_TASK DESCRIPTION_:
Continue the passage on the false discovery rate when P < 0.05, picking up after its last sentence.

_SUPPLIED PASSAGE_:
....

The false discovery rate when P < 0.05.
| Total | |||
|---|---|---|---|
| Really is an effect | 80 | 20 | 100 |
| No effect (null hypothesis true) | 45 | 855 | 900 |
| Total | 125 | 875 | 1000 |
This table tabulates the theoretical results of 1000 experiments where the prior probability that the null hypothesis is false is 10%, the sample size is large enough so that the power is 80%, and the significance level is the traditional 5%. In 100 of the experiments (10%), there really is an effect (the null hypothesis is false), and you will obtain a “statistically significant” result (P < 0.05) in 80 of these (because the power is 80%). In 900 experiments, the null hypothesis is true but you will obtain a statistically significant result in 45 of them (because the significance threshold is 5% and 5% of 900 is 45). In total, you will obtain 80 + 45 = 125 statistically significant results, but 45/125 = 36% of these will be false positive. The proportion of conclusions of “statistical significance” that are false discoveries or false positives depends on the context of the experiment, as expressed by the prior probability (here 10%). If you do obtain a small P value and reject the null hypothesis, you will conclude that the values in the two groups were sampled from different distributions. As noted above, there may be a high chance that you made a false positive conclusion due to random sampling. But even if the conclusion is “true” from a statistical point of view and not a false positive due to random sampling, the effect may have occurred for a reason different than the one you hypothesized. When thinking about why an effect occurred, ignore the statistical calculations, and instead think about blinding, randomization, positive controls, negative controls, calibration, biases, and other aspects of experimental design.

....

_THE DATA_:
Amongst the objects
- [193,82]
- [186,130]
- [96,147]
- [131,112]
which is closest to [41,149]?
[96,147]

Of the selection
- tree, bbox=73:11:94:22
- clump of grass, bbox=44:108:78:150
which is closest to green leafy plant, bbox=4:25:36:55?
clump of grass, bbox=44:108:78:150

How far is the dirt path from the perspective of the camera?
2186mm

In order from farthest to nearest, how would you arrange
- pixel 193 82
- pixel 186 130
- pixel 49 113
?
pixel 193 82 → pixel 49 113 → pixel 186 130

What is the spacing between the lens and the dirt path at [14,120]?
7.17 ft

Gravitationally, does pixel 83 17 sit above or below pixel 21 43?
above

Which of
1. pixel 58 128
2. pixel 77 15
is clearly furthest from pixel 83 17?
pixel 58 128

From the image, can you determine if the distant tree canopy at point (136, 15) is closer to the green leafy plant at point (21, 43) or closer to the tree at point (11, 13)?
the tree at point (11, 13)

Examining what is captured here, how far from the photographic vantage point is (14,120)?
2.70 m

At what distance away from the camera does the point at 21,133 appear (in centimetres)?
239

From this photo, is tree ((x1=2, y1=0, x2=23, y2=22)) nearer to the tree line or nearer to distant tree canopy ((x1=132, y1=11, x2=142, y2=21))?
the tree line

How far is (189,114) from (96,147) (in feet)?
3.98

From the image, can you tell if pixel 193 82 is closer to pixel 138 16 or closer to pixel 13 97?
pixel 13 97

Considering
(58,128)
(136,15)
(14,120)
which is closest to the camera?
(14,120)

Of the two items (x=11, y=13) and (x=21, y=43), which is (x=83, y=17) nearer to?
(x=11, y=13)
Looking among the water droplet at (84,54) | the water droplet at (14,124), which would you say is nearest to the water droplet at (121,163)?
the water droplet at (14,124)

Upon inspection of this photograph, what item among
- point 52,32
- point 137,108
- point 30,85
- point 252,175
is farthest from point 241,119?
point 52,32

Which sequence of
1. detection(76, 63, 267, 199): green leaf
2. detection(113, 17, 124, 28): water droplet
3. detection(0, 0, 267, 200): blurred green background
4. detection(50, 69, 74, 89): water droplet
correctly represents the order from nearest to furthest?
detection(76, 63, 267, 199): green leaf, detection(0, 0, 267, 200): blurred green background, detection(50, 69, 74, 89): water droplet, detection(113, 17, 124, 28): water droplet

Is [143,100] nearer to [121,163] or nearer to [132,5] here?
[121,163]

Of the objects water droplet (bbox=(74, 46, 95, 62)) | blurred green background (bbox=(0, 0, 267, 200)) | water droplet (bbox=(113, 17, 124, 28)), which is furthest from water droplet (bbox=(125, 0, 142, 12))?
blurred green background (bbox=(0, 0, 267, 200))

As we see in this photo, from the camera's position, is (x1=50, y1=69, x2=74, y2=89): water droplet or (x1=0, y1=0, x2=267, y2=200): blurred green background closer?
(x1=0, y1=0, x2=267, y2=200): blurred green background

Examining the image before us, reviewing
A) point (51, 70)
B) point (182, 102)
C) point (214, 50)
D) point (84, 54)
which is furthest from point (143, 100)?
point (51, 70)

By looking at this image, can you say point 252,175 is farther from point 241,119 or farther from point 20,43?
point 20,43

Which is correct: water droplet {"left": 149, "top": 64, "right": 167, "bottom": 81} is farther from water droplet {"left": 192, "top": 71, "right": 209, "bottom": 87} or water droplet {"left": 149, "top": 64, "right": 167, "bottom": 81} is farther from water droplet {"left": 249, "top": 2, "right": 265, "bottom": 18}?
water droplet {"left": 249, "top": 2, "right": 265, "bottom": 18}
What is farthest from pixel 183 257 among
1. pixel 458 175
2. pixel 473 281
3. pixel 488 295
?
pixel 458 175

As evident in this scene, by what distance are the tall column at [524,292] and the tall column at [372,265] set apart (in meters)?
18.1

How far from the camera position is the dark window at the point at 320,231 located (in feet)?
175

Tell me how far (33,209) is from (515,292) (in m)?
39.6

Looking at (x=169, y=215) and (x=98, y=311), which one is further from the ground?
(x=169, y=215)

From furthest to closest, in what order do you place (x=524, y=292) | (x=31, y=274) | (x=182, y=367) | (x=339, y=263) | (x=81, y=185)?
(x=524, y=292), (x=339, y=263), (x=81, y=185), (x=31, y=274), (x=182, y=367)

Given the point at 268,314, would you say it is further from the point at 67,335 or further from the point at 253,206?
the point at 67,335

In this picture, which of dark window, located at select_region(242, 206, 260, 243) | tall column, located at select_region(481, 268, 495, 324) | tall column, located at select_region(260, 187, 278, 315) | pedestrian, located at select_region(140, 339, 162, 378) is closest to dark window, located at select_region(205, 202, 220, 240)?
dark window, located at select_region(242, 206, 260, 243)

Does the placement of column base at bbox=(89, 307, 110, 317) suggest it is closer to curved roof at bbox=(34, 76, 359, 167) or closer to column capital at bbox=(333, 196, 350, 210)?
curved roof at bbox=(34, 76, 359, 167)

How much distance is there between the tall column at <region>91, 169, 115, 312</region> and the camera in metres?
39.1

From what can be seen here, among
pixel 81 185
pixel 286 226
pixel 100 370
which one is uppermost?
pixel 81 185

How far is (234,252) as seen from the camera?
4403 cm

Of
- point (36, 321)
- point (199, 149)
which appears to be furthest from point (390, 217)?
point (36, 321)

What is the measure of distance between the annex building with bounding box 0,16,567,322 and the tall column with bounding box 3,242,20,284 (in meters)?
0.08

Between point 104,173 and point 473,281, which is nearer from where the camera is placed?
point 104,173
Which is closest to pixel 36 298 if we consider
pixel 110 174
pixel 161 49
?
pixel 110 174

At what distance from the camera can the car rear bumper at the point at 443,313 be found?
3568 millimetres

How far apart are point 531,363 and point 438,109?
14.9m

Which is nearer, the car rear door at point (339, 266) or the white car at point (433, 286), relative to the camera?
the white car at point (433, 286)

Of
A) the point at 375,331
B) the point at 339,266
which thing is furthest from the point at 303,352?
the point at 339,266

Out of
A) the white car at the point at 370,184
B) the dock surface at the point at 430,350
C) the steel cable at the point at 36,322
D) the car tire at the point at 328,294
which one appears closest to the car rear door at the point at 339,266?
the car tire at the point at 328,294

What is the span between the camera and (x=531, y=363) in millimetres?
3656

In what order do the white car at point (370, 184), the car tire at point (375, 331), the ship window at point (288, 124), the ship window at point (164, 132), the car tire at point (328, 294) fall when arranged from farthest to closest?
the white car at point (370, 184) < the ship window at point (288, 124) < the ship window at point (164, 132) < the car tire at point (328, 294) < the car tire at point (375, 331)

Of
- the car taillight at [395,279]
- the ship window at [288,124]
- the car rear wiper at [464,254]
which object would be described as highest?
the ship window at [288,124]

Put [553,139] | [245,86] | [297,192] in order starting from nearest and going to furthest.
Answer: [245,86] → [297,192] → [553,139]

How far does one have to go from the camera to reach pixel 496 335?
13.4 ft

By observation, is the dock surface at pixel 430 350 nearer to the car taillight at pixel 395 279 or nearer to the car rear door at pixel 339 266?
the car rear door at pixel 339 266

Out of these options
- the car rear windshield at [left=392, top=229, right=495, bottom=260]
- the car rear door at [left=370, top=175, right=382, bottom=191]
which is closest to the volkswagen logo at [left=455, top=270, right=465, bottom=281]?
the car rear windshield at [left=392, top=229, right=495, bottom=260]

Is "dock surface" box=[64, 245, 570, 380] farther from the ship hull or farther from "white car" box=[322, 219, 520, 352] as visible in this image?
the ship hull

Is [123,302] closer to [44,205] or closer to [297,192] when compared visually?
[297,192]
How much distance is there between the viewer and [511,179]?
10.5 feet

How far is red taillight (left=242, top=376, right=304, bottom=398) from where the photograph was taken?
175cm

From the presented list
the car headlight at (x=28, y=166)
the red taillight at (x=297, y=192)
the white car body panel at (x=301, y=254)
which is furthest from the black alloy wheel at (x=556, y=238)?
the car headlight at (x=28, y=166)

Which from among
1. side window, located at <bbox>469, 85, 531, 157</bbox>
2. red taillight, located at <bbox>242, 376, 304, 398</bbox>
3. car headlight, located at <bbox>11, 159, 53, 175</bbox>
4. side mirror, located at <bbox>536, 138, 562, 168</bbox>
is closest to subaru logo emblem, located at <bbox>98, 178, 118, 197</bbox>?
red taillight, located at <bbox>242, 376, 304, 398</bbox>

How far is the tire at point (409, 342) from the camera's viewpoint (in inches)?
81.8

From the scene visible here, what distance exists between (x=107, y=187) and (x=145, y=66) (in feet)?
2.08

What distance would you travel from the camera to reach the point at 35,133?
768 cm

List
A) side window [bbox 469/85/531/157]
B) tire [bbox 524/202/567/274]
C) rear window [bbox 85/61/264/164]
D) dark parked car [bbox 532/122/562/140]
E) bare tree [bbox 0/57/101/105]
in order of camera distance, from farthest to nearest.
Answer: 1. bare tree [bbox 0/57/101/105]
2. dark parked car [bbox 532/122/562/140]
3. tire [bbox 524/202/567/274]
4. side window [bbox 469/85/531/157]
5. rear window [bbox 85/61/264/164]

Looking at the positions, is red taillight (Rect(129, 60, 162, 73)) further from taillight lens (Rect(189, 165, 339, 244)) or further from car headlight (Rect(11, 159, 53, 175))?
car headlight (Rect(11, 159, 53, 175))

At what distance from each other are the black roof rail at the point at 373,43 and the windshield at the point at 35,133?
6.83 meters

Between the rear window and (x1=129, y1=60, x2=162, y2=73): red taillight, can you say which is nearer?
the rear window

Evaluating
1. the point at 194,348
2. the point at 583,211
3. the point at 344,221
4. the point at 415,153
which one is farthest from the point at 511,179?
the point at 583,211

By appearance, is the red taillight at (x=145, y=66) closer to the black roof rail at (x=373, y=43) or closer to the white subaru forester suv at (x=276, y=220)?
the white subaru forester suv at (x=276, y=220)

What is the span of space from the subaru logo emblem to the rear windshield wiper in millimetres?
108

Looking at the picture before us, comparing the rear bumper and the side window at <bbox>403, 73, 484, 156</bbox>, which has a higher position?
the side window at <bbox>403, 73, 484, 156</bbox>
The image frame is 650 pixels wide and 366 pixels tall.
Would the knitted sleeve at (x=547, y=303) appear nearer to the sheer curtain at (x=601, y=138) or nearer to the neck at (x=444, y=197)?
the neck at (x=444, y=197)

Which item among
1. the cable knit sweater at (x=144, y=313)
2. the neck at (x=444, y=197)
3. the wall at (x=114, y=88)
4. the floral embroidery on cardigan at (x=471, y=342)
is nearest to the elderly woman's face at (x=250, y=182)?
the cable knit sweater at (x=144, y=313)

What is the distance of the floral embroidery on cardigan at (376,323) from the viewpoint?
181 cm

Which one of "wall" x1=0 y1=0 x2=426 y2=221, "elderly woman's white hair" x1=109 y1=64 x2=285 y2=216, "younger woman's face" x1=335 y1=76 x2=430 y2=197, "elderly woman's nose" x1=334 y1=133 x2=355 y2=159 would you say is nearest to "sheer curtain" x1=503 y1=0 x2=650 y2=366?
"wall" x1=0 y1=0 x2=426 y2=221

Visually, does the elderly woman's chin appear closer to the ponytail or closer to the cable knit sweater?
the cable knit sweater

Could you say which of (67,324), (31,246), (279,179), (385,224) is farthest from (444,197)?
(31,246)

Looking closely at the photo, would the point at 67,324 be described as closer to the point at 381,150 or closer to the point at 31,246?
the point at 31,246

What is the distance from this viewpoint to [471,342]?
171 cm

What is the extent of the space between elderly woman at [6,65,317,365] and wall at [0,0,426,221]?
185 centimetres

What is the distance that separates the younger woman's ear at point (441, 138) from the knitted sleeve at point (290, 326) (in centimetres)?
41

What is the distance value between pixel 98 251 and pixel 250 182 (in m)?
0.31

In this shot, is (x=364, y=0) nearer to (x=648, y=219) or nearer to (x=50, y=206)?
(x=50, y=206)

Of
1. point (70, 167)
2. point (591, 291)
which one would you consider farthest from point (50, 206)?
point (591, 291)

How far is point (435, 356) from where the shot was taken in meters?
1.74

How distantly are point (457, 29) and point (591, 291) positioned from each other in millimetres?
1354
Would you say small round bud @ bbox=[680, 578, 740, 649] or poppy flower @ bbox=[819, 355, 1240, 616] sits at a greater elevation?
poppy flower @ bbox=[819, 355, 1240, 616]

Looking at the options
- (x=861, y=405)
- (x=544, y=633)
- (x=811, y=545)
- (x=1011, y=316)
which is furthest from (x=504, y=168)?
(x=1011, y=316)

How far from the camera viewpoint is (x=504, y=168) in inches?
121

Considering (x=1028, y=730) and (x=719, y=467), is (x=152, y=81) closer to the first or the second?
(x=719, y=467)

....

_RESULT OF THIS TASK_:
Figure 5Standard error bars do not show variability and do a poor job of showing precision. The figure plots one data set six ways. The leftmost lane shows a scatter plot of every value, so is the most informative. The next lane shows a box-and-whisker plots showing the range of the data, the quartiles, and the median (whiskers can be plotted in various ways, and do not always show the range). The third lane plots the median and quartiles. This shows less detail, but still demonstrates that the distribution is a bit asymmetrical. The fourth lane plots mean with error bars showing plus or minus one standard deviation. Note that these error bars are, by definition, symmetrical so give you no hint about the asymmetry of the data. The next two lanes are different than the others as they do not show scatter. Instead they show how precisely we know the population mean, accounting for scatter and sample size. The fifth lane shows the mean with error bars showing the 95% confidence interval of the mean. The sixth (rightmost) lane plots the mean plus or minus one standard error of the mean, which does not show variation and does a poor job of showing precision.